#### EXERCISE
Reproduce the text of the material below word for word, leaving out the pictures.
— Start DATA FOR PROCESSING —
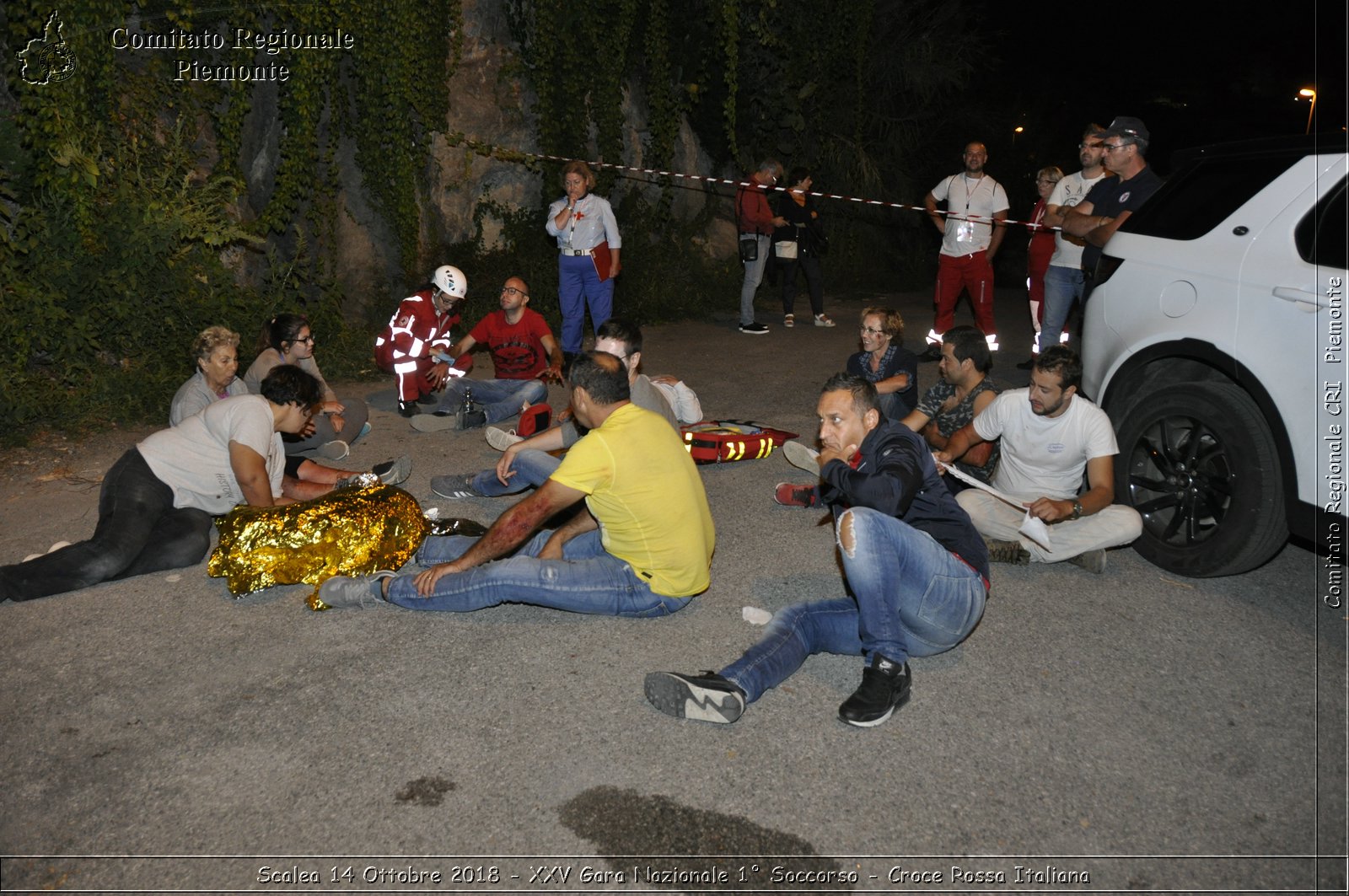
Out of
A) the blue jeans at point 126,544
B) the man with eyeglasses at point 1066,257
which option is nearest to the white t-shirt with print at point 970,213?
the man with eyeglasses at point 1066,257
— End DATA FOR PROCESSING —
#### ANSWER BELOW
Out of
A) the blue jeans at point 126,544
B) the man with eyeglasses at point 1066,257
which option is nearest to the white t-shirt with print at point 970,213?
the man with eyeglasses at point 1066,257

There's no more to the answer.